For decades Washington, D.C. has operated an effective pretrial system with nearly no money bail.
San Diego District Attorney Summer Stephan supports releasing misdemeanor and non-violent felony offenders from jail in 12 hours without posting bail and keeping more serious offenders in jail until trial.
Of all guilty pleas made in 2017 for federal crimes, 97 percent come from plea bargains, not from trials.
The law will allow for defendants to be released after being arrested if they are deemed likely to appear for court hearings and pose little danger to the public.
The bill will determine a defendant's risk to public safety and probability of that suspect missing a court date rather than their ability to pay bail.
Surviving students from the Florida school campaigned successfully to get that state to adopt a law limiting gun purchases to residents 21 and older in March, and have called on California and other states to follow that lead. But it faced heavy opposition from the bail industry and some former supporters of the bill, who said significant amendments to the final version would unjustly expand the number of suspects in pretrial detention.
Others, meanwhile, argue it will allow risky people to go free and perhaps not return for trial. Bail reform has been working pretty well.
"Californians would be surprised that right now we're probably generating 30% to 40% of our electricity today from clean energy sources like wind and solar", said Dan Jacobson, state director of Environment California.

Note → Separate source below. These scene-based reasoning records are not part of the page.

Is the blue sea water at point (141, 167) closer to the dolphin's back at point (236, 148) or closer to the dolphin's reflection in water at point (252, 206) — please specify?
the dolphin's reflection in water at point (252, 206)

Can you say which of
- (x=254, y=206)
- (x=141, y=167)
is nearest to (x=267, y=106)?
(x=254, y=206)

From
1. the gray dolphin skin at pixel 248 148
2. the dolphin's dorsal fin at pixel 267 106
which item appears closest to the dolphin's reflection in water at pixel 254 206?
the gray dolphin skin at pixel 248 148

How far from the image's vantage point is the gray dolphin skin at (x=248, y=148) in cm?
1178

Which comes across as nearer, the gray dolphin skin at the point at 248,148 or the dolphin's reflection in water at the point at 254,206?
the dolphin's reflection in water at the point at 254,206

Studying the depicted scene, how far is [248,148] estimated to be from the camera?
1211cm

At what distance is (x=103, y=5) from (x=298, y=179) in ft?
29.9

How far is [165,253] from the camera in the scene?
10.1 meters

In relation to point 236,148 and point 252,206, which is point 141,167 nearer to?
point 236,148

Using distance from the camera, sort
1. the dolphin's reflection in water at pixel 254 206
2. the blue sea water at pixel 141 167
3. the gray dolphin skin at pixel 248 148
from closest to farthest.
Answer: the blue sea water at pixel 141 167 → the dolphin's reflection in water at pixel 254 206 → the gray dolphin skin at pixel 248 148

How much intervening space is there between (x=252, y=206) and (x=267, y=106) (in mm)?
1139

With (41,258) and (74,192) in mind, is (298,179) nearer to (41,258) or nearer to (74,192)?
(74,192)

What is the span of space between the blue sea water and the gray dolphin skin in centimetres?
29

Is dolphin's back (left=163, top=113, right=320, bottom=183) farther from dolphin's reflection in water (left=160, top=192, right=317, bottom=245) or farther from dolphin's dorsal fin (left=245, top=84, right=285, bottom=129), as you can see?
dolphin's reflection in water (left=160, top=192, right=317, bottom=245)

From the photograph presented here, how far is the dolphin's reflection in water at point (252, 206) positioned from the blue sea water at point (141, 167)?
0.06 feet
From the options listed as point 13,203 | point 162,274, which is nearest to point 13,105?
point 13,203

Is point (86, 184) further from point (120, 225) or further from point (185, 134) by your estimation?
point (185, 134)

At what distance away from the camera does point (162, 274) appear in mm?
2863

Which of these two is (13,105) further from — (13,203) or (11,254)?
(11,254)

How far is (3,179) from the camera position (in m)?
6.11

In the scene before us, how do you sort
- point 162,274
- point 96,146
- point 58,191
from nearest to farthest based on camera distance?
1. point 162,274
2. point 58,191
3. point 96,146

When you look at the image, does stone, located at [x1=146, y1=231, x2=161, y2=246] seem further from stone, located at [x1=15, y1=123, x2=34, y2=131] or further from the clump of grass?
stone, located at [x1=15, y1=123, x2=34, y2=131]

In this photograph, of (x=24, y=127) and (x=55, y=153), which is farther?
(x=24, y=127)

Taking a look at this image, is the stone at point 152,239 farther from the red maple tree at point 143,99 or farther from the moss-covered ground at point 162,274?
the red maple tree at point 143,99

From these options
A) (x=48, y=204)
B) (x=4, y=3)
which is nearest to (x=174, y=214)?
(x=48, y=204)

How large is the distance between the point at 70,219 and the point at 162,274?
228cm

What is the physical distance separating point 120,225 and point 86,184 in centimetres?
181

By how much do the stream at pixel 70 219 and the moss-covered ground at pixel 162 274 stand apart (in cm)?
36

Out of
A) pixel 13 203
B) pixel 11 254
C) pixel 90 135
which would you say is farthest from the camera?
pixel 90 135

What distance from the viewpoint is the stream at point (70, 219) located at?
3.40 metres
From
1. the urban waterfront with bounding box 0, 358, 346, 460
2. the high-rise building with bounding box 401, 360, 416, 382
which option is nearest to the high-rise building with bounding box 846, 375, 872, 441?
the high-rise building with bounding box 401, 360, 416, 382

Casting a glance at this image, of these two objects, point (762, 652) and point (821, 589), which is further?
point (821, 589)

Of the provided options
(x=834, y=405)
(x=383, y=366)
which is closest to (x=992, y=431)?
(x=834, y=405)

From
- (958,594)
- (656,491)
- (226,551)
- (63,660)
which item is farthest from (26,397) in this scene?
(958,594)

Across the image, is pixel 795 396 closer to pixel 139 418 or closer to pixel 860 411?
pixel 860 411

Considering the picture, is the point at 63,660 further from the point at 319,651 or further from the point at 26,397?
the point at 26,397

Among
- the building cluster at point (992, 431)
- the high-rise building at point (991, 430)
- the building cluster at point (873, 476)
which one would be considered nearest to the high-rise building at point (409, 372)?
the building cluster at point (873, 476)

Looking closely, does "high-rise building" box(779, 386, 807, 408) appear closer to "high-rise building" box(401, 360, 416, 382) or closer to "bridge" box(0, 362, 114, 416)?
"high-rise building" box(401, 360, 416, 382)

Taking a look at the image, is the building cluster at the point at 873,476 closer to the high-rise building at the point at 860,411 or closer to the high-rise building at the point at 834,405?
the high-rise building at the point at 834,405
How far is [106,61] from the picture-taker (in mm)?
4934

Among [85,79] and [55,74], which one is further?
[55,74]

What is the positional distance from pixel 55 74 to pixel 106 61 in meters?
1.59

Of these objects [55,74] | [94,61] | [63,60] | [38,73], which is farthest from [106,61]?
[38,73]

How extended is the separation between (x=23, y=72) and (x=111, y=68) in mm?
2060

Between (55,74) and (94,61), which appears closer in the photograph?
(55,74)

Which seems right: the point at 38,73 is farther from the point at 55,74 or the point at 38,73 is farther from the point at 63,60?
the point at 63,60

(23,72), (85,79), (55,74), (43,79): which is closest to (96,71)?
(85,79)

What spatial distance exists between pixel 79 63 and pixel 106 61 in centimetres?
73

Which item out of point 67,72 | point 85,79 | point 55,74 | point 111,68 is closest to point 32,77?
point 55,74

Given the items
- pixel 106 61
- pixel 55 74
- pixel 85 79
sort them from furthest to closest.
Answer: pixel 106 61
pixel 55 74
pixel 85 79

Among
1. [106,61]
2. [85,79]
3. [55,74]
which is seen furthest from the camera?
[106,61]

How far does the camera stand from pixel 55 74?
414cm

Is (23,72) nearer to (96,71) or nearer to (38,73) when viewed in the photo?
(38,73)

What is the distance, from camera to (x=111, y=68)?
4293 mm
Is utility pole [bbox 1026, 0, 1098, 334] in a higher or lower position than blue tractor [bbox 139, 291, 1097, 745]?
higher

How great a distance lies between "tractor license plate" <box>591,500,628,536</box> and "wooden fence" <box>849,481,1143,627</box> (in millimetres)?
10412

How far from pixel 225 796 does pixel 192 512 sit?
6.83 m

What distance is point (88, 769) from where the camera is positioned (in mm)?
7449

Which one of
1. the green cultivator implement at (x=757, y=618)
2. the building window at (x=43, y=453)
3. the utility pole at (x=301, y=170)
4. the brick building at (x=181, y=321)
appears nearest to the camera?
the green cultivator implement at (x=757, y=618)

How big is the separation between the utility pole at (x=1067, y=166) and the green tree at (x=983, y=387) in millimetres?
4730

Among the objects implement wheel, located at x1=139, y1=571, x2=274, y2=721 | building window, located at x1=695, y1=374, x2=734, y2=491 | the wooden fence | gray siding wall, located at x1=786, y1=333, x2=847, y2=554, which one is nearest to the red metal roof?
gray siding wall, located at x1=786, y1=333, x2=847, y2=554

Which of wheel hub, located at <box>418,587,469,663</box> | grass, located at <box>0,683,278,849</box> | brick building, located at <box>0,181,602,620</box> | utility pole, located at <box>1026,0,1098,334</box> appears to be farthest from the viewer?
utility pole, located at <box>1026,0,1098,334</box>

AB 1797 by Assemblyman Marc Levine, D-Marin County, is expected to create a requirement for insurers writing residential property insurance to conduct a replacement cost estimate on an every other year basis.
Brown's signature gives the state's Judicial Council, the policy-making body for California's courts, broad authority to reshape pretrial detention policies.
Some criminal justice reform advocates worry defendants will spend weeks in jail while their lawyers try to prove they deserve to be set free.
The new law lets counties set up their own pretrial assessment agencies or run their risk assessment programs through existing probation departments.